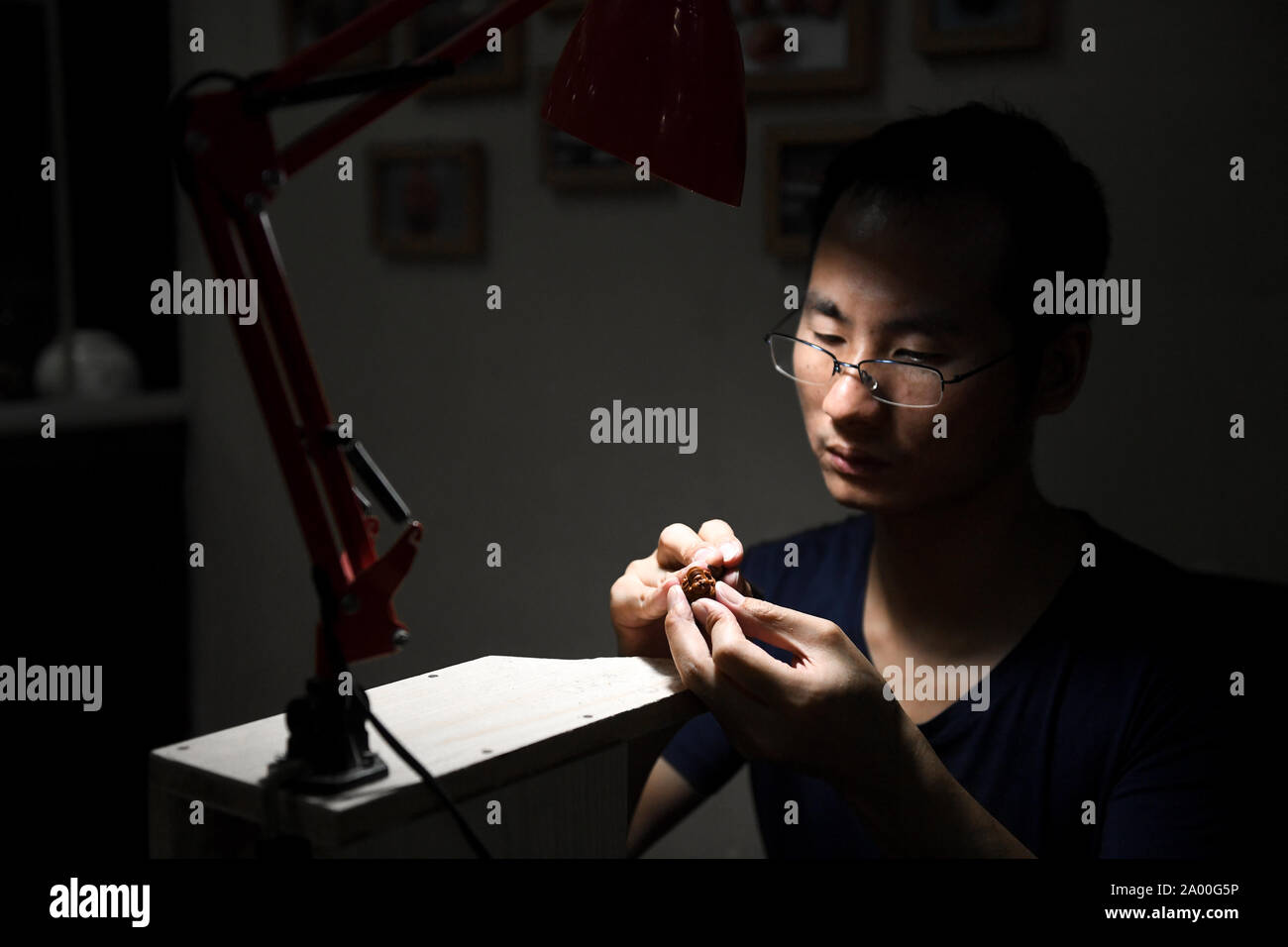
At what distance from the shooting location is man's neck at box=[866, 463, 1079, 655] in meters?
1.33

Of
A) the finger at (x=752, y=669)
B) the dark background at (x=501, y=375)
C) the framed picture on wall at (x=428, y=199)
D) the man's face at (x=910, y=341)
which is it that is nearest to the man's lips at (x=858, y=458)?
the man's face at (x=910, y=341)

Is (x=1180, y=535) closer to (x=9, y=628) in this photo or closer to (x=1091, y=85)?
(x=1091, y=85)

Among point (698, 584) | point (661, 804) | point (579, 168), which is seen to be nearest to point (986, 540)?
point (698, 584)

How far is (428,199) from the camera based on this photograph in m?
2.41

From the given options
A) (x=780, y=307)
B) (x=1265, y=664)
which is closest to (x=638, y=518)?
(x=780, y=307)

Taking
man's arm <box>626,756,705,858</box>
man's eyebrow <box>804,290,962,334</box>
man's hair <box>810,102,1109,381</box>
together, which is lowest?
man's arm <box>626,756,705,858</box>

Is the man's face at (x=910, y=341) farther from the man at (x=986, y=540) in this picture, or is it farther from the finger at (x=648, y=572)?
the finger at (x=648, y=572)

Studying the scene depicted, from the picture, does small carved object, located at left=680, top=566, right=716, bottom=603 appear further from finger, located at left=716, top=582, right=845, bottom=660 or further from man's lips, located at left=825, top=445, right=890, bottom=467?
man's lips, located at left=825, top=445, right=890, bottom=467

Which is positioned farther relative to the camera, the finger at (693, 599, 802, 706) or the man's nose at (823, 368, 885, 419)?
the man's nose at (823, 368, 885, 419)

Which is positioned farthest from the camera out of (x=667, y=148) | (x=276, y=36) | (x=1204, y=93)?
(x=276, y=36)

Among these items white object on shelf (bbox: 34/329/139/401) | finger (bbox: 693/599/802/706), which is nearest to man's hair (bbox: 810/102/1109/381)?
finger (bbox: 693/599/802/706)

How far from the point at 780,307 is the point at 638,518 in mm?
490

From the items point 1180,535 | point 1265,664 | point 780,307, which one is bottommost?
point 1265,664

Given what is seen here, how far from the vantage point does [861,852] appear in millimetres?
1336
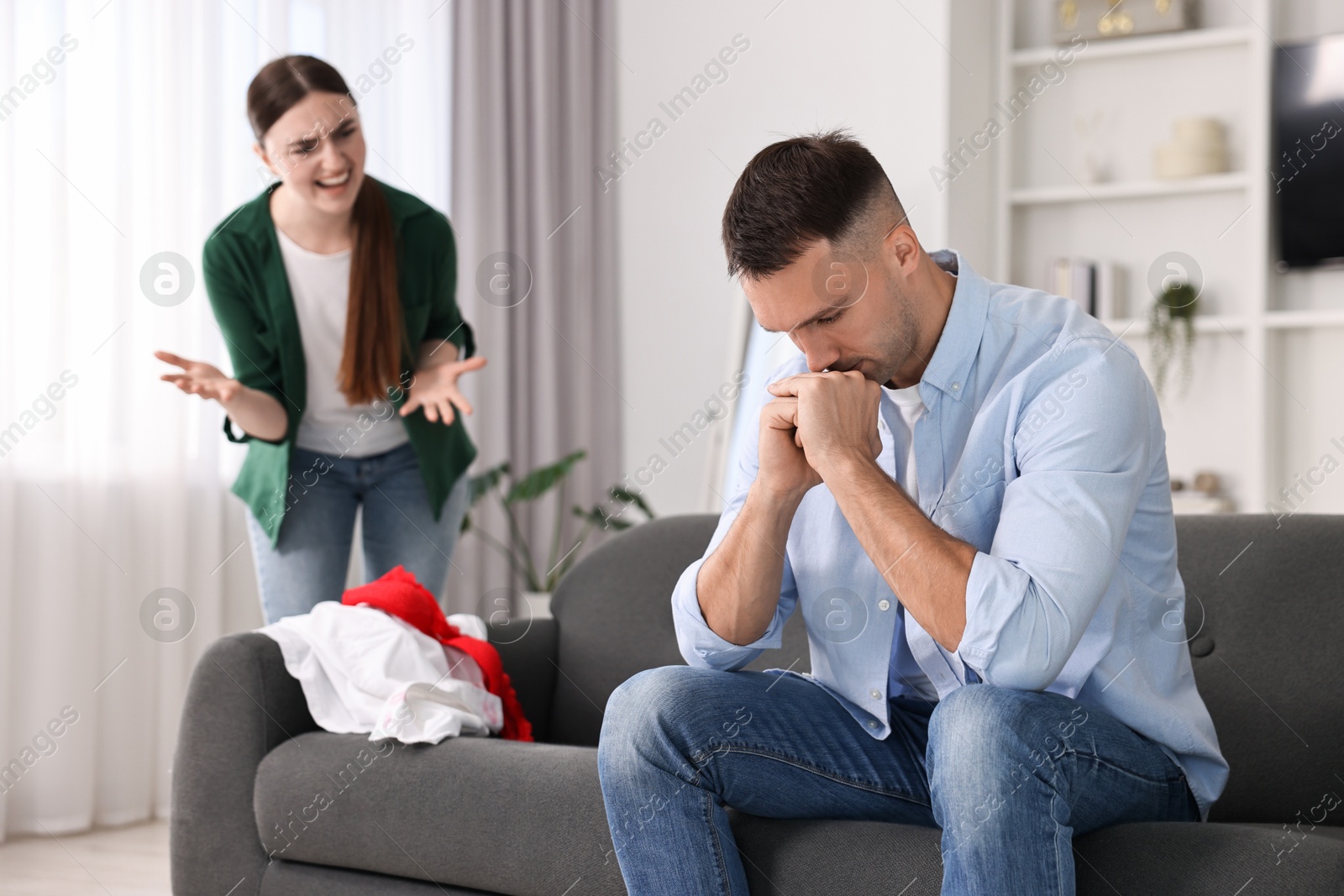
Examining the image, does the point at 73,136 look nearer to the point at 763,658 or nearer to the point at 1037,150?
the point at 763,658

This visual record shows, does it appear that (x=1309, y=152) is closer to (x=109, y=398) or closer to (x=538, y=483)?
(x=538, y=483)

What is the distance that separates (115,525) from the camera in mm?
2982

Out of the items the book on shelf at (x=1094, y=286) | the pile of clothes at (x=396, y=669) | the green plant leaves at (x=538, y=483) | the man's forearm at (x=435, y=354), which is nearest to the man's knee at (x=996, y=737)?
the pile of clothes at (x=396, y=669)

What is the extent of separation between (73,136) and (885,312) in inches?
90.9

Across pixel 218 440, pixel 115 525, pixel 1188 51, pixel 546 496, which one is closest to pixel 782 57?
pixel 1188 51

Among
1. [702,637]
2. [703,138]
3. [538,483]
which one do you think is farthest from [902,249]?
[703,138]

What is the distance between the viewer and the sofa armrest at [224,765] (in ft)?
5.82

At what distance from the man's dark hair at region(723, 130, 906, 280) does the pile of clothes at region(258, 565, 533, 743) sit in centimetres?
79

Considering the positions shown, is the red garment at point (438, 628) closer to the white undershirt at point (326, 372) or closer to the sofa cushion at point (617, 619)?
the sofa cushion at point (617, 619)

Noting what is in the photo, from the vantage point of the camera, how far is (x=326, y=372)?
2256 mm

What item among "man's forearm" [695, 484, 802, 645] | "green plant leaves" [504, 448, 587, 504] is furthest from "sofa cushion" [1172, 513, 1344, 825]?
"green plant leaves" [504, 448, 587, 504]

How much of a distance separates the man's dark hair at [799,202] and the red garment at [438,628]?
2.71ft

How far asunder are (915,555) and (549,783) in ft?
2.01

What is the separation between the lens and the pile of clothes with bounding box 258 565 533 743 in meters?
1.75
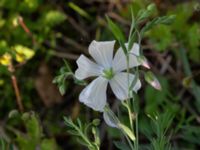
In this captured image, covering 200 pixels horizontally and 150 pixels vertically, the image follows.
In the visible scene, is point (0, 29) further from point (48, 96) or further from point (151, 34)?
point (151, 34)

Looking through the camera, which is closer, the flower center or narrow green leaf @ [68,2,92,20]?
the flower center

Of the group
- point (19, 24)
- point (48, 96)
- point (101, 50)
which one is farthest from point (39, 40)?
point (101, 50)

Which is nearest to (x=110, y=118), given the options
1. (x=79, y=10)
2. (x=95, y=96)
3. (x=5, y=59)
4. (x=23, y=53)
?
(x=95, y=96)

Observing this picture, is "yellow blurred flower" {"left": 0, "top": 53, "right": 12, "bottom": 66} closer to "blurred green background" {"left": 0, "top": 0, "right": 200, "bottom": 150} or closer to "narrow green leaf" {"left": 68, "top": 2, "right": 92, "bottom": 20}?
"blurred green background" {"left": 0, "top": 0, "right": 200, "bottom": 150}

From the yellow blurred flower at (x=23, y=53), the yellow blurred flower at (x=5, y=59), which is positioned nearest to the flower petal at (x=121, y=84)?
the yellow blurred flower at (x=5, y=59)

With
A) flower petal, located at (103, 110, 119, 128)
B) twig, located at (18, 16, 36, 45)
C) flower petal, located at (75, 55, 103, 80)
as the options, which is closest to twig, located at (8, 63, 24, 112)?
twig, located at (18, 16, 36, 45)

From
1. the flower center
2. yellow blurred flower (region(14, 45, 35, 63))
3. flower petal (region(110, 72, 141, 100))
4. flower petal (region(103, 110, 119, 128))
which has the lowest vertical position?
flower petal (region(103, 110, 119, 128))
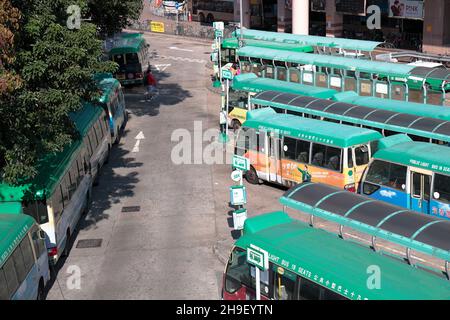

--*--

▸ **Exercise directions**
Select every line in the rows above that contains the word "leaf", and copy each of those lines in full.

▸ **The output**
Looking through the camera, which is closer, the flower center or narrow green leaf @ [68,2,92,20]?
Observing this picture, is "yellow blurred flower" {"left": 0, "top": 53, "right": 12, "bottom": 66} closer to "blurred green background" {"left": 0, "top": 0, "right": 200, "bottom": 150} or closer to "narrow green leaf" {"left": 68, "top": 2, "right": 92, "bottom": 20}?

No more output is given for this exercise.